• **Entries from a dataset**
^^^^^^^^
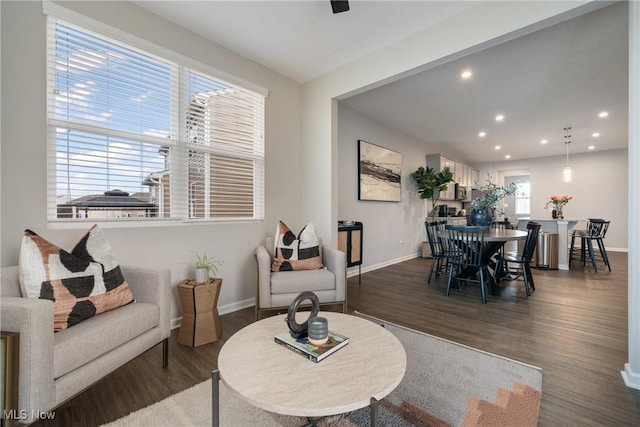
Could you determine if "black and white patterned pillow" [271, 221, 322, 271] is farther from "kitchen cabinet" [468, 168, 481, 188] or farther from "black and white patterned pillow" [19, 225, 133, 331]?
"kitchen cabinet" [468, 168, 481, 188]

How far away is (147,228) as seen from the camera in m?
2.34

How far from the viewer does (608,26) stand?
8.13 ft

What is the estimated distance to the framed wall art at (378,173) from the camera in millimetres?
4660

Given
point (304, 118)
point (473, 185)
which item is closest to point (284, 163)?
point (304, 118)

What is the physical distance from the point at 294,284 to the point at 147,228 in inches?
54.0

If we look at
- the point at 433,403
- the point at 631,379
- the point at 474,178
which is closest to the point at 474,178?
the point at 474,178

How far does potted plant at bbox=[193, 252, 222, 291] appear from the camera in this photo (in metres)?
2.33

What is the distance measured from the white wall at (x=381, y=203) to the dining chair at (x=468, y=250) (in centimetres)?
153

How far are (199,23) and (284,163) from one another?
5.26 ft

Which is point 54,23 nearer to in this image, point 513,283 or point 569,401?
point 569,401

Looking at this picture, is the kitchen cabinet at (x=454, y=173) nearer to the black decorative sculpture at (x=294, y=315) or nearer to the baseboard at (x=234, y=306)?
the baseboard at (x=234, y=306)

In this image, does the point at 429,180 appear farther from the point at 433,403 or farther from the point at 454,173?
the point at 433,403

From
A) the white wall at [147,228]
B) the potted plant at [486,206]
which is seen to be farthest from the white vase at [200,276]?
the potted plant at [486,206]

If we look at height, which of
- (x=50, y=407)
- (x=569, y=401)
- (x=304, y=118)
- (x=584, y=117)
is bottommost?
(x=569, y=401)
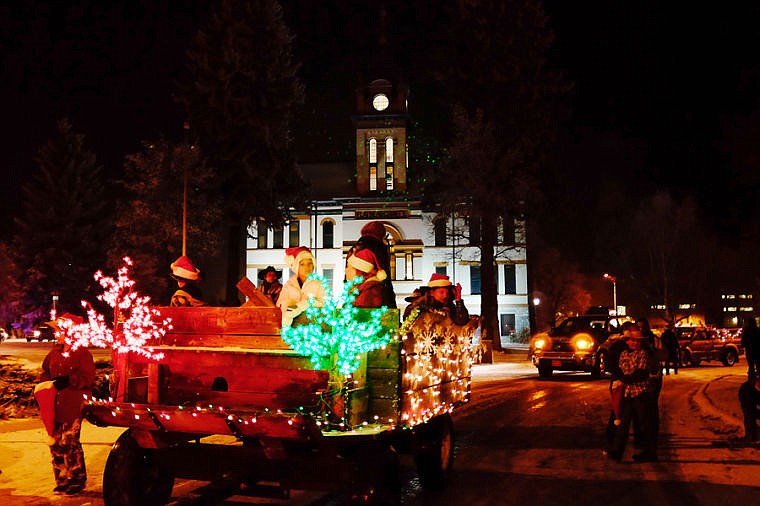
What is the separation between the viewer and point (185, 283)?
8617mm

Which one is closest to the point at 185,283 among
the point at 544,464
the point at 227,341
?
the point at 227,341

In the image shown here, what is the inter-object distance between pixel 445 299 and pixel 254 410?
11.3 feet

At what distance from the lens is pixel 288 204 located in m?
44.5

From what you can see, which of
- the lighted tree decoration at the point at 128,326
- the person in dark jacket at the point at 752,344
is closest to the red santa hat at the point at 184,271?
the lighted tree decoration at the point at 128,326

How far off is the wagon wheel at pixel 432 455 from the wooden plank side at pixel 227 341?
2118 millimetres

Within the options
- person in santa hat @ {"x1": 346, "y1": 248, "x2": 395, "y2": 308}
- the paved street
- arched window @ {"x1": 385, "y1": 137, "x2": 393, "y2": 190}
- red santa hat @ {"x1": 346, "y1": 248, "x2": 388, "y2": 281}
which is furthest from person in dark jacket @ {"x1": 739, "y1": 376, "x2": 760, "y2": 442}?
arched window @ {"x1": 385, "y1": 137, "x2": 393, "y2": 190}

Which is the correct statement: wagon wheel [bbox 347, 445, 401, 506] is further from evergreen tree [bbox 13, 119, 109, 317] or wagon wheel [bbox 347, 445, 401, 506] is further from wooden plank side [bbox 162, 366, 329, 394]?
evergreen tree [bbox 13, 119, 109, 317]

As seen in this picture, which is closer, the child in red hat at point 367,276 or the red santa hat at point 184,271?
the child in red hat at point 367,276

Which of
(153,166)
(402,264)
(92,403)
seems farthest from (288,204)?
(92,403)

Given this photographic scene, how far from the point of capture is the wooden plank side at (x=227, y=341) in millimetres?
→ 6879

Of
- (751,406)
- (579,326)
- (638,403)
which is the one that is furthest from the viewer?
(579,326)

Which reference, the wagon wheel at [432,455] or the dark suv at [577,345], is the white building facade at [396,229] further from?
the wagon wheel at [432,455]

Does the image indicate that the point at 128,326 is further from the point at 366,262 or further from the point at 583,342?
the point at 583,342

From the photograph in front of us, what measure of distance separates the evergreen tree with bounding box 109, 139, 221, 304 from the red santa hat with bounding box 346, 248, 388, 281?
27.7 m
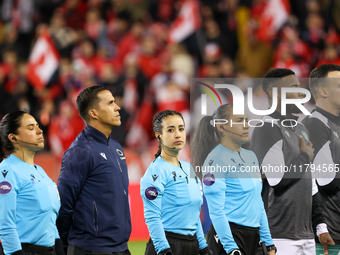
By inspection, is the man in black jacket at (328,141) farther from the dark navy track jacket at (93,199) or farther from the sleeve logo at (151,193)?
the dark navy track jacket at (93,199)

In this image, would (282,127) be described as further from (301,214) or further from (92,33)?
(92,33)

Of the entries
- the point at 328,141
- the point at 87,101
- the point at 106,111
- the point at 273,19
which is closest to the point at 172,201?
the point at 106,111

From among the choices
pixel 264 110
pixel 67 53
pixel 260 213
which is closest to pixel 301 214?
pixel 260 213

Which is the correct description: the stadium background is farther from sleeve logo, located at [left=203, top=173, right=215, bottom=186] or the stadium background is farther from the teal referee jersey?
the teal referee jersey

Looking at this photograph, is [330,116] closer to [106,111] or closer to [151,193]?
[151,193]

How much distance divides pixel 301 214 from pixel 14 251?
2.71 meters

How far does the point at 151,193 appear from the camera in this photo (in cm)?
501

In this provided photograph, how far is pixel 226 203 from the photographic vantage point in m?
5.20

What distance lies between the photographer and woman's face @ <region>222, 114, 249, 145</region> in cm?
530

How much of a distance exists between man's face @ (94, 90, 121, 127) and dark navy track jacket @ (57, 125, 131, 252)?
0.80 ft

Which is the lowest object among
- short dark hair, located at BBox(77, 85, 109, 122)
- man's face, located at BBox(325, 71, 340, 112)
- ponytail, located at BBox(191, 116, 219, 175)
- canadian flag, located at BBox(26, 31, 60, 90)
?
ponytail, located at BBox(191, 116, 219, 175)

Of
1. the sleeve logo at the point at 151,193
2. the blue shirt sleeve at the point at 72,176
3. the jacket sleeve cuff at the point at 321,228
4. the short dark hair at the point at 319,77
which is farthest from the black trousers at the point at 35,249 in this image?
the short dark hair at the point at 319,77

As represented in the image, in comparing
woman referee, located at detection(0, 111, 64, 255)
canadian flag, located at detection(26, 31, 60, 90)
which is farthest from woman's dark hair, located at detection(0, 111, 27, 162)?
canadian flag, located at detection(26, 31, 60, 90)

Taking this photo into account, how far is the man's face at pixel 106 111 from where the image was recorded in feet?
16.1
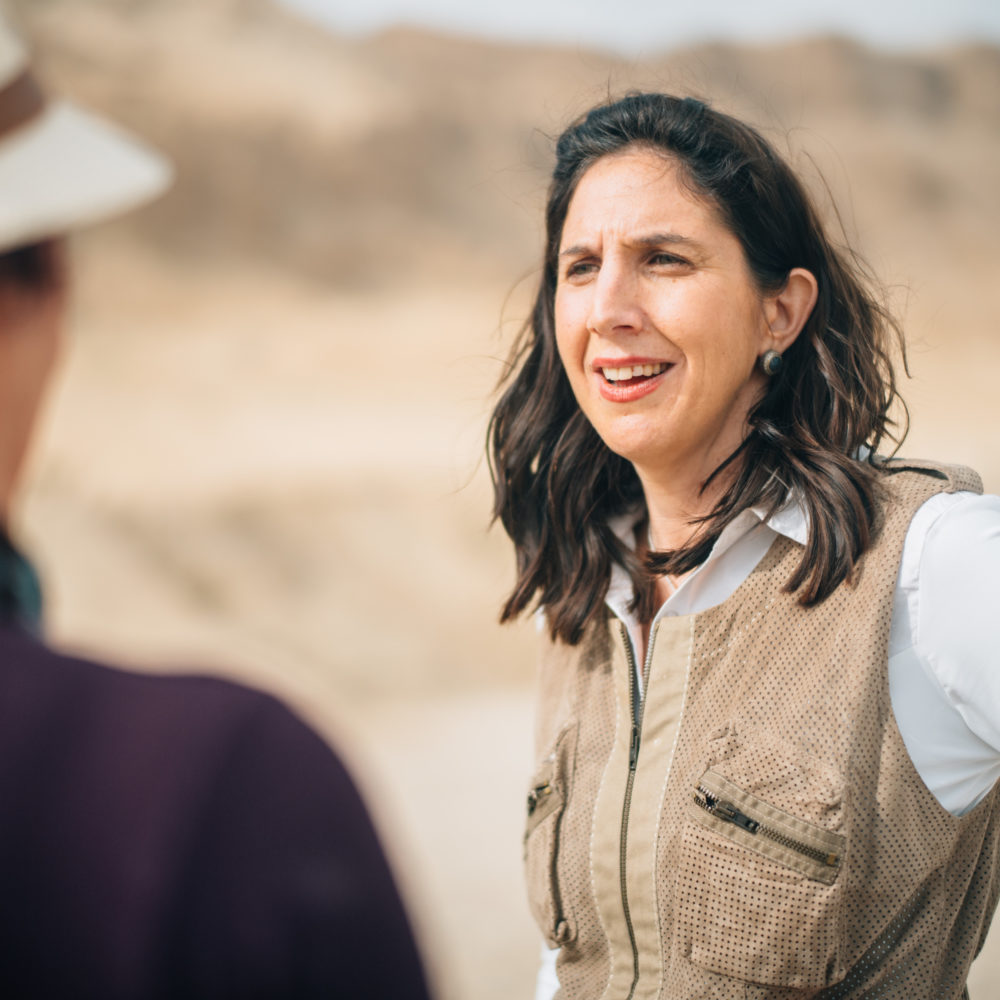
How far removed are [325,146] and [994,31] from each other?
1580cm

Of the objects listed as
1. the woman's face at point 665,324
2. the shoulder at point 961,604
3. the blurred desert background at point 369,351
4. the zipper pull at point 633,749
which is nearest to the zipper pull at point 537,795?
the zipper pull at point 633,749

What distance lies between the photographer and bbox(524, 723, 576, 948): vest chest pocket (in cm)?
190

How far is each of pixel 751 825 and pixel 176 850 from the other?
3.59 ft

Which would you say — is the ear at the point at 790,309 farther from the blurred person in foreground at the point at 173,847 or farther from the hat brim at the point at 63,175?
the blurred person in foreground at the point at 173,847

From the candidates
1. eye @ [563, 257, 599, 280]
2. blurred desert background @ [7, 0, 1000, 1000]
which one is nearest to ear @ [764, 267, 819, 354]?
eye @ [563, 257, 599, 280]

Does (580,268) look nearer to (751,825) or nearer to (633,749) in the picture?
^^^^^^^^
• **What you should do**
Please swap every "white wall" in the rows above for "beige wall" and give all the rows back with nothing else changed. Leave the pictures out of your answer.

• **Answer in full**
Could you determine if "black and white patterned pillow" [271, 221, 322, 271] is farther from "kitchen cabinet" [468, 168, 481, 188] or farther from "black and white patterned pillow" [19, 225, 133, 331]?
"kitchen cabinet" [468, 168, 481, 188]

How far away is (147,228) as seen from the camera in m?
2.34

How far from the viewer does (608,26) stand?
8.13 ft

What is the estimated distance to the framed wall art at (378,173) from the camera in millimetres?
4660

Given
point (304, 118)
point (473, 185)
which item is closest to point (284, 163)?
point (304, 118)

What is the physical distance from the point at 294,284 to the point at 147,228 in inches?
54.0

If we look at
- the point at 433,403
- the point at 631,379
- the point at 474,178
which is closest to the point at 474,178?
the point at 474,178

How far does potted plant at bbox=[193, 252, 222, 291] appear from the camera in this photo (in metres)?
2.33

What is the distance measured from the beige wall at (x=381, y=203) to the dining chair at (x=468, y=250) (in centimetres)?
153

How far are (199,23) and (284,163) from one another?
5.26 ft

Which is point 54,23 nearer to in this image, point 513,283 or point 569,401?
point 569,401

Looking at this picture, is the kitchen cabinet at (x=454, y=173) nearer to the black decorative sculpture at (x=294, y=315) or nearer to the baseboard at (x=234, y=306)?
the baseboard at (x=234, y=306)

In this image, does the point at 429,180 appear farther from the point at 433,403 or farther from the point at 454,173?
the point at 433,403

From
A) the beige wall at [147,228]
B) the potted plant at [486,206]
which is seen to be farthest from the white vase at [200,276]?
the potted plant at [486,206]

If we look at height, which of
- (x=50, y=407)
- (x=569, y=401)
- (x=304, y=118)
- (x=584, y=117)
is bottommost?
(x=569, y=401)
What is the separation between the viewer and point (185, 283)?
8617mm

Which one is closest to the point at 185,283 among
the point at 544,464
the point at 227,341
?
the point at 227,341

In the image shown here, what is the inter-object distance between pixel 445 299 and pixel 254 410?
11.3 feet

At what distance from the lens is pixel 288 204 located in m?
44.5

From what you can see, which of
- the lighted tree decoration at the point at 128,326
- the person in dark jacket at the point at 752,344
is closest to the red santa hat at the point at 184,271?
the lighted tree decoration at the point at 128,326

How far off is the wagon wheel at pixel 432 455 from the wooden plank side at pixel 227 341?
2118 millimetres

Within the options
- person in santa hat @ {"x1": 346, "y1": 248, "x2": 395, "y2": 308}
- the paved street
- arched window @ {"x1": 385, "y1": 137, "x2": 393, "y2": 190}
- red santa hat @ {"x1": 346, "y1": 248, "x2": 388, "y2": 281}
which is furthest from person in dark jacket @ {"x1": 739, "y1": 376, "x2": 760, "y2": 442}?
arched window @ {"x1": 385, "y1": 137, "x2": 393, "y2": 190}

Which is the correct statement: wagon wheel [bbox 347, 445, 401, 506] is further from evergreen tree [bbox 13, 119, 109, 317] or wagon wheel [bbox 347, 445, 401, 506] is further from wooden plank side [bbox 162, 366, 329, 394]?
evergreen tree [bbox 13, 119, 109, 317]

As seen in this picture, which is closer, the child in red hat at point 367,276 or the red santa hat at point 184,271?
the child in red hat at point 367,276

Which of
(153,166)
(402,264)
(92,403)
seems farthest from (288,204)?
(92,403)

Given this photographic scene, how far from the point of capture is the wooden plank side at (x=227, y=341) in millimetres?
→ 6879

Of
- (751,406)
- (579,326)
- (638,403)
which is the one that is furthest from the viewer?
(579,326)

Which reference, the wagon wheel at [432,455] or the dark suv at [577,345], is the white building facade at [396,229] further from?
the wagon wheel at [432,455]

Does the image indicate that the point at 128,326 is further from the point at 366,262 or further from the point at 583,342?
the point at 583,342

From the photograph in front of us, what measure of distance separates the evergreen tree with bounding box 109, 139, 221, 304 from the red santa hat with bounding box 346, 248, 388, 281?
27.7 m
By inspection, is the man in black jacket at (328,141) farther from the dark navy track jacket at (93,199) or farther from the sleeve logo at (151,193)?
the dark navy track jacket at (93,199)

In this image, would (282,127) be described as further from (301,214) or further from (92,33)?
(92,33)

Of the entries
- the point at 328,141
- the point at 87,101
- the point at 106,111
- the point at 273,19
which is closest to the point at 172,201?
the point at 106,111

From among the choices
pixel 264 110
pixel 67 53
pixel 260 213
which is closest to pixel 301 214?
pixel 260 213

Which is the correct description: the stadium background is farther from sleeve logo, located at [left=203, top=173, right=215, bottom=186] or the stadium background is farther from the teal referee jersey?
the teal referee jersey

Looking at this photograph, is [330,116] closer to [106,111] or closer to [151,193]?
[151,193]

How much distance divides pixel 301 214 from pixel 14 251?
2.71 meters

How far does the point at 151,193 appear from the camera in this photo (in cm)?
501

In this provided photograph, how far is pixel 226 203 from the photographic vantage point in m?
5.20

What distance lies between the photographer and woman's face @ <region>222, 114, 249, 145</region> in cm?
530

How much of a distance exists between man's face @ (94, 90, 121, 127) and dark navy track jacket @ (57, 125, 131, 252)?
0.80 ft

Which is the lowest object among
- short dark hair, located at BBox(77, 85, 109, 122)
- man's face, located at BBox(325, 71, 340, 112)
- ponytail, located at BBox(191, 116, 219, 175)
- canadian flag, located at BBox(26, 31, 60, 90)
?
ponytail, located at BBox(191, 116, 219, 175)

Of
1. the sleeve logo at the point at 151,193
2. the blue shirt sleeve at the point at 72,176
3. the jacket sleeve cuff at the point at 321,228
4. the short dark hair at the point at 319,77
which is farthest from the black trousers at the point at 35,249 in this image?
the short dark hair at the point at 319,77

As represented in the image, in comparing
woman referee, located at detection(0, 111, 64, 255)
canadian flag, located at detection(26, 31, 60, 90)
which is farthest from woman's dark hair, located at detection(0, 111, 27, 162)?
canadian flag, located at detection(26, 31, 60, 90)

Taking this photo into account, how far is the man's face at pixel 106 111 from where the image was recorded in feet?
16.1
How far removed are [325,146] and [994,31] from each other?
1580cm

Of the objects listed as
1. the woman's face at point 665,324
2. the shoulder at point 961,604
3. the blurred desert background at point 369,351
4. the zipper pull at point 633,749
which is nearest to the zipper pull at point 537,795?
the zipper pull at point 633,749

What distance lies between the photographer and bbox(524, 723, 576, 948): vest chest pocket (in cm)?
190

How far is each of pixel 751 825 and pixel 176 850 from the other?
3.59 ft

Which would you say — is the ear at the point at 790,309 farther from the blurred person in foreground at the point at 173,847 or farther from the hat brim at the point at 63,175?
the blurred person in foreground at the point at 173,847

From the candidates
1. eye @ [563, 257, 599, 280]
2. blurred desert background @ [7, 0, 1000, 1000]
which one is nearest to ear @ [764, 267, 819, 354]?
eye @ [563, 257, 599, 280]

Does (580,268) look nearer to (751,825) or nearer to (633,749) in the picture?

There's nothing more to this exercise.